The Committee to Protect Journalists (CPJ) is urging the Iranian authorities to drop the cases against the editors of three news outlets convicted of defamation and spreading false news.
Tehran's Media Court on February 2 found three editors in chief of the semiofficial ISNA news agency, the Bultannews news website, and the energy news website NeftEMA guilty of the charges, according to the official judicial news agency, Mizan.
"If the Iranian government has a credible case against the editors of ISNA, NeftEMA, and Bultannews, they should try them openly and publicly," Sherif Mansour, CPJ's Middle East and North Africa program coordinator, said in a statement on February 3.
"Closed-door trials of journalists cannot be considered fair or impartial," Mansour said, adding that the Iranian judiciary had "a history of holding opaque judicial proceedings that lack credibility."

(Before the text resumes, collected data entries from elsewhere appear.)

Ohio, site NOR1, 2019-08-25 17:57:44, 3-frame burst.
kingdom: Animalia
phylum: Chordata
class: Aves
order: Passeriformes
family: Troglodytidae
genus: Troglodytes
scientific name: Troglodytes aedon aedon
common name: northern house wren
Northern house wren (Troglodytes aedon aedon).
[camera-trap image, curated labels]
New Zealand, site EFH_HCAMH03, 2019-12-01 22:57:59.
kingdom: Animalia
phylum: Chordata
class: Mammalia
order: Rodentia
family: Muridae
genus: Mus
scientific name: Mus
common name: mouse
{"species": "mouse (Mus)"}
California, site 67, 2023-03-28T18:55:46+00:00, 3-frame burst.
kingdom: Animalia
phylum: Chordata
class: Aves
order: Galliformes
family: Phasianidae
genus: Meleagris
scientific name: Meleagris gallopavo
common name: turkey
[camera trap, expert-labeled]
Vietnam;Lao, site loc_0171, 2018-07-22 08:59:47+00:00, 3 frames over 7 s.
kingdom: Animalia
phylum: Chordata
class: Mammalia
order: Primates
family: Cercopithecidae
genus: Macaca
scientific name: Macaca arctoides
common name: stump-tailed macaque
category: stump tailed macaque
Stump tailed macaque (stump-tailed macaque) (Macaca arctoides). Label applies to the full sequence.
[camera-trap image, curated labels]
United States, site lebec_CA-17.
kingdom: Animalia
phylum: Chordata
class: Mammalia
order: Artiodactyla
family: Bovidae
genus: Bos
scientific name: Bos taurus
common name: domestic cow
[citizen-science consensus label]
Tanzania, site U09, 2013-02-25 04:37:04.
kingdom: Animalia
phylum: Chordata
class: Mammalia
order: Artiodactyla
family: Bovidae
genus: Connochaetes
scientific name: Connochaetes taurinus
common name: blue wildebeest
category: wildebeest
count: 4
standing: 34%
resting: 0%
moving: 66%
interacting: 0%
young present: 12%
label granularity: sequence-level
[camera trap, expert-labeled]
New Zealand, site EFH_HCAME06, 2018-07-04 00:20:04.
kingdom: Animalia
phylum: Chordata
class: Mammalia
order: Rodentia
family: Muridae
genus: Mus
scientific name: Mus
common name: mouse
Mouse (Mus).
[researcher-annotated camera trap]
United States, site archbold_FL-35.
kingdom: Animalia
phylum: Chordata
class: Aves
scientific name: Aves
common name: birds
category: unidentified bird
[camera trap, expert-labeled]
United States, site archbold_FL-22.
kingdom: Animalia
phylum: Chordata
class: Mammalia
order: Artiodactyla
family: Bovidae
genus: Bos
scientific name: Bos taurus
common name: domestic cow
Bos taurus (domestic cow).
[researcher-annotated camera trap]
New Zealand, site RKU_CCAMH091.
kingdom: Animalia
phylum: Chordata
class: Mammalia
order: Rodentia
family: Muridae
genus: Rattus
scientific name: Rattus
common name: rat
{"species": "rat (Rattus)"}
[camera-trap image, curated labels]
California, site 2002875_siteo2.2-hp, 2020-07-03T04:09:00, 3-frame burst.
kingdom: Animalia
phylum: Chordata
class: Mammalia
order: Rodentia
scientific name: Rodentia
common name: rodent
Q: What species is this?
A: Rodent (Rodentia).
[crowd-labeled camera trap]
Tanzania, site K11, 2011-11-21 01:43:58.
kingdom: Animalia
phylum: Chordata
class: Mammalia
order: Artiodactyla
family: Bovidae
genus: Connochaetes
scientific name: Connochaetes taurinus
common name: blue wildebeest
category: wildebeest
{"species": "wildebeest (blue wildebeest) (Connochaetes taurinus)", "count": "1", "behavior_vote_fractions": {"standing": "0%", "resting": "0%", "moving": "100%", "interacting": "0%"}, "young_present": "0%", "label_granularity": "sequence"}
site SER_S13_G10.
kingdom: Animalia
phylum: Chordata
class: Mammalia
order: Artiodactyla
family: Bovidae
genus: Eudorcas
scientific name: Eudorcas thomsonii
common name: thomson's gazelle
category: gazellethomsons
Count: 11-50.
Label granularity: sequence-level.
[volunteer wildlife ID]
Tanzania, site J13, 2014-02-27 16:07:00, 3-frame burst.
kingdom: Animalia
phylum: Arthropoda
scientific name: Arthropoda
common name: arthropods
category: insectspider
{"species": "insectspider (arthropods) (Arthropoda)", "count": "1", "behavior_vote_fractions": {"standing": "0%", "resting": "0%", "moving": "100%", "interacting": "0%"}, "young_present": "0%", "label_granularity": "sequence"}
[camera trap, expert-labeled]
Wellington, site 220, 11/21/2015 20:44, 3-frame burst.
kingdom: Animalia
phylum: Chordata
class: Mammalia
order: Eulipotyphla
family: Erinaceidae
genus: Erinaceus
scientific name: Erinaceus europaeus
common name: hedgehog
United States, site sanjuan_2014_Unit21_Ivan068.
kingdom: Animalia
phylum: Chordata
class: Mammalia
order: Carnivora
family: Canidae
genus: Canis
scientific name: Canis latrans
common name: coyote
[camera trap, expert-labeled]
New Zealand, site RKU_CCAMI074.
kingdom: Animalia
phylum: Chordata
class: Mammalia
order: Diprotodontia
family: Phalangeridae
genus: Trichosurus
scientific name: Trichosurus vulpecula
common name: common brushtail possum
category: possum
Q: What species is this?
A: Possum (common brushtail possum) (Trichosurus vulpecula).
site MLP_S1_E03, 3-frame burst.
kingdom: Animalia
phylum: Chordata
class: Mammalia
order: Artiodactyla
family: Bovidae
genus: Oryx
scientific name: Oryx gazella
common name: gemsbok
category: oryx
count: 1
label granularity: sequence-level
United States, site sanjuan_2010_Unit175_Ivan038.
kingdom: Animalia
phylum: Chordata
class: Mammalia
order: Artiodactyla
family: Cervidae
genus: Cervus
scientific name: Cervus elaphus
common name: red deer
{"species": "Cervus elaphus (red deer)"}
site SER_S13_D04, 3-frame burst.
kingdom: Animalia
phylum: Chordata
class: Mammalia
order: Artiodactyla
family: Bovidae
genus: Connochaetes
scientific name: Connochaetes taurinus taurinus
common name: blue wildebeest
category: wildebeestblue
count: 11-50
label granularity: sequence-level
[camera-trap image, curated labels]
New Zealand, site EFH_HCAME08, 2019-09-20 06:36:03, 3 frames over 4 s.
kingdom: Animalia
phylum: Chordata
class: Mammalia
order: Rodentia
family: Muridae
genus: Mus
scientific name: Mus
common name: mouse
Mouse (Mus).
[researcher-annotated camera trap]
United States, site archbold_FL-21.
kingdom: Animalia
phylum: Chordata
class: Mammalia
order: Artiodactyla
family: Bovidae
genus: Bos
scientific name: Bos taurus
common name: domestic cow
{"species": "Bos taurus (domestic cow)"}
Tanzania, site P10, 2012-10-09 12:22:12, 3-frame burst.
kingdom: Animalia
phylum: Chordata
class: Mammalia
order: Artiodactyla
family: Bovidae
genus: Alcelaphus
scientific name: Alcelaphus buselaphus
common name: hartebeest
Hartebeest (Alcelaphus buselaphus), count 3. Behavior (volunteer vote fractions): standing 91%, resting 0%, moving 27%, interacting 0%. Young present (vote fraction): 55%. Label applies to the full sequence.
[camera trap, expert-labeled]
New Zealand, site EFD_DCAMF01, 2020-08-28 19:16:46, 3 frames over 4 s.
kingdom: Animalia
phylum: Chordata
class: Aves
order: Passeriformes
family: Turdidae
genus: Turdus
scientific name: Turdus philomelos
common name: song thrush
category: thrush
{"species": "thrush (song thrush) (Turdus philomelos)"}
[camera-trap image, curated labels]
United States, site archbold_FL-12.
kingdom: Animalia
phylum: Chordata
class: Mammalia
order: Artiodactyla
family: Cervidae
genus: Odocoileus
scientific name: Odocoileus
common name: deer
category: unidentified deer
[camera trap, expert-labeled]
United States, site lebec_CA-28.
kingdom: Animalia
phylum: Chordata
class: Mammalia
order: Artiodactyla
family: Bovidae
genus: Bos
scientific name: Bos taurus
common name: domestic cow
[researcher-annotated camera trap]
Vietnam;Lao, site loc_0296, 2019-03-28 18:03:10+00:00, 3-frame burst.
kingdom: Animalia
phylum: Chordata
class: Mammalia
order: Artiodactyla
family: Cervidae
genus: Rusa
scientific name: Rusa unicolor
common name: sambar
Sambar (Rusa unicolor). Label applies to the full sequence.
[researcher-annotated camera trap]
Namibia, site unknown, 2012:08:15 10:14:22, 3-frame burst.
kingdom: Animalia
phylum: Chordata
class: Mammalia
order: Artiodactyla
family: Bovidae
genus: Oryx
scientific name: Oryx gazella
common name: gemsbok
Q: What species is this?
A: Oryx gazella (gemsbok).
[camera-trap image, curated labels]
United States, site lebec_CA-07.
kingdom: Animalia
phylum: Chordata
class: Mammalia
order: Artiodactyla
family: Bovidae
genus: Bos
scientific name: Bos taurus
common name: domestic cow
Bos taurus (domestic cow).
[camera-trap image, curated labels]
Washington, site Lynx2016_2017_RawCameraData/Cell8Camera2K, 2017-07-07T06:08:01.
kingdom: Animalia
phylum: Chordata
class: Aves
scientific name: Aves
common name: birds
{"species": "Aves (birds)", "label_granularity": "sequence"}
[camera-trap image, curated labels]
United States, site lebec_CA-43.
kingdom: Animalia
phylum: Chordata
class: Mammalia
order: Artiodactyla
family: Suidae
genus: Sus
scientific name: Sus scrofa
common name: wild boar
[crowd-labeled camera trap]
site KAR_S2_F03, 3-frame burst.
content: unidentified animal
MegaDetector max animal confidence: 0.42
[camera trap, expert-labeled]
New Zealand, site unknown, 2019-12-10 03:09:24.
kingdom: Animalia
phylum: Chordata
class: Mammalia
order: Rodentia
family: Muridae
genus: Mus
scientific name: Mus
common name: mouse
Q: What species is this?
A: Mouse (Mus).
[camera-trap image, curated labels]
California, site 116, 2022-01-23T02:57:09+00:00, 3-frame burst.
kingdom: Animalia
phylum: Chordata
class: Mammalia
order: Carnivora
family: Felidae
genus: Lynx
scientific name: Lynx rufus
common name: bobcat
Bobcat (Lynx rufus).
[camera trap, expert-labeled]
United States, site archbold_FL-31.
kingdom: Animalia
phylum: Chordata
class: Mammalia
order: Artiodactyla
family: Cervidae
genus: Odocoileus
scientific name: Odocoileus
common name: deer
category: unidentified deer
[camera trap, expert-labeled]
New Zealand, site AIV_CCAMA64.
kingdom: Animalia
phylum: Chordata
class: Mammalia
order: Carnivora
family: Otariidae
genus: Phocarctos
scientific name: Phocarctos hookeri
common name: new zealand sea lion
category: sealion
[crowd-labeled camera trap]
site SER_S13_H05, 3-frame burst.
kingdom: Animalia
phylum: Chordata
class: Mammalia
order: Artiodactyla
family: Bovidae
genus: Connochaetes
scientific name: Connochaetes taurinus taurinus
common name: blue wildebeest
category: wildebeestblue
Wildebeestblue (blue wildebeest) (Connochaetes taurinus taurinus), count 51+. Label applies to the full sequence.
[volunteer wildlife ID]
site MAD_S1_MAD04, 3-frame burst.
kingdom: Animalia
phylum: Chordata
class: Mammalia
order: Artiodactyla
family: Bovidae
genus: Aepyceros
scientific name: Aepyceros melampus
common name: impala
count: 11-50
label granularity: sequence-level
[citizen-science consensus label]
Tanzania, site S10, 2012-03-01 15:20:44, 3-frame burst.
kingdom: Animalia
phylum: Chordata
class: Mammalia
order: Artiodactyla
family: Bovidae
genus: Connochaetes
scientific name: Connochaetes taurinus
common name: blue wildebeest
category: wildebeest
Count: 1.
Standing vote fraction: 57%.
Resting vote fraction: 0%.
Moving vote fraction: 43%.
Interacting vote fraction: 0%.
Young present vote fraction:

Neither the court nor Mizan's report disclosed the names of those convicted, details surrounding the case, or the potential sentences the editors may receive. It was unclear whether they were being held in custody.
Mizan quoted Ahmad Momenirad, the spokesman of Iran's Media Court system, as saying that the ISNA and Bultannews editors were eligible to be spared from sentencing, without explaining why.
According to ISNA, the case is related to a complaint filed by a subsidiary of the Oil Ministry against NeftEMA, accusing its editor in chief of "spreading misinformation, defamation, and insult."